What is a typical ROI for an angel investor? ›

However, successful investments in early-stage companies can provide substantial returns. On average, angel investors and venture capitalists aim for ROI in the range of 20% to 30% or higher. But remember, these figures can vary greatly depending on the specific investment, industry, and market conditions.

Who is the most successful angel investor? ›

Marc Andreessen is considered to be the most successful angel investor of all time, who has also made significant contributions to the tech industry. Throughout his career, Andreessen has been known as a tech visionary, always looking ahead to the next big thing.

What is a good return for an angel investor? ›

Studies of typical angel investor portfolios show that 60% of investments will be complete losers. They'll return between zero and a few cents on the dollar. About 30% return a few times your investment. Around 10% are successful, yielding 20 to 100 times your money.

What is the failure rate of angel investing? ›

50%-70% of individual angel investments result in a loss of some capital, according to the most authoritative academic data; the same is true for VC deals. and in any dataset there will be “unlucky” investors in the left hand tail of the distribution and some “lucky” ones in the right hand tail.

Are Shark Tank angel investors? ›

In the Shark Tank setting, entrepreneurs appear on a national television show to pitch their businesses to the sharks, a group of well-established angel investors. Each investor then decides whether to invest in the pitched businesses and, if so, negotiates the investment terms.

What percentage do angel investors want? ›

One big disadvantage is that angel investors typically want 10% to 50% of your company in exchange for funding. That means business owners could lose control of their business if the angel investors determine they're keeping the company from succeeding.

Why is angel investing risky? ›

Early stage investing is an inherently risky way to invest. The list of high level risks is long and includes financing risk, technical risk, and market risk. As angel investors, you need to be aware of the key risks you are taking with your investment.

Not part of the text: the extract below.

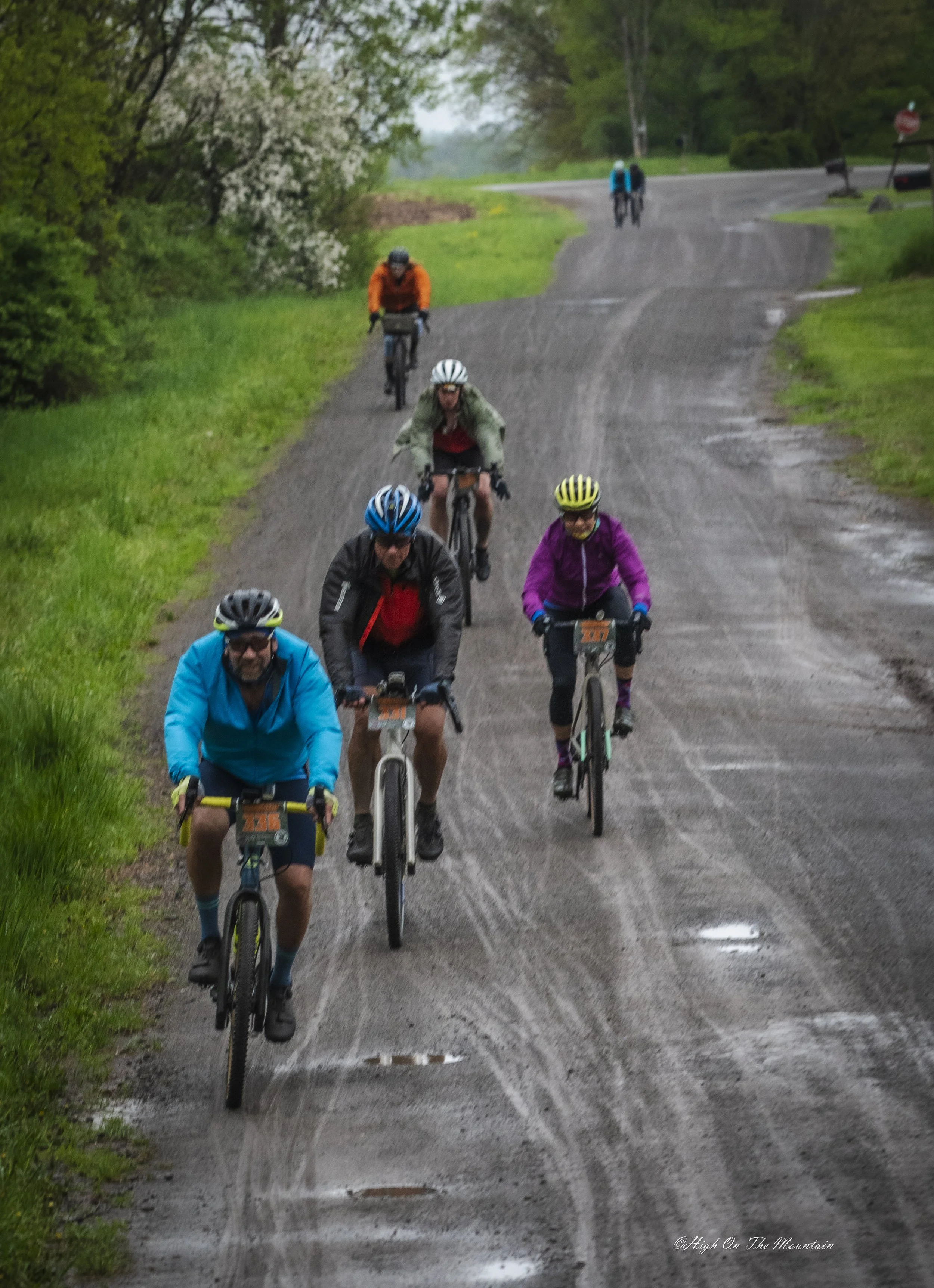 A group of five cyclists riding on a dirt road surrounded by green trees and grass.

What best describes an angel investor? ›

An angel investor (also known as a business angel, informal investor, angel funder, private investor, or seed investor) is an individual who provides capital to a business or businesses, including startups, usually in exchange for convertible debt or ownership equity.

How do you define an angel investor? ›

What Is an Angel Investor? Angel investors are wealthy private investors focused on financing small business ventures in exchange for equity. Unlike a venture capital firm that uses an investment fund, angels use their own net worth.

What is an angel investor quizlet? ›

Define angel investors. Wealthy individuals who make direct investment in entrepreneurial firms.

What is an example of an angel investor? ›

Angel investors typically gain their largest profits when the company they invest in is sold to another company or goes public through an IPO. For example if an angel investor owns 10% of a company that is sold for $1 million, the angel investor would receive $100,000.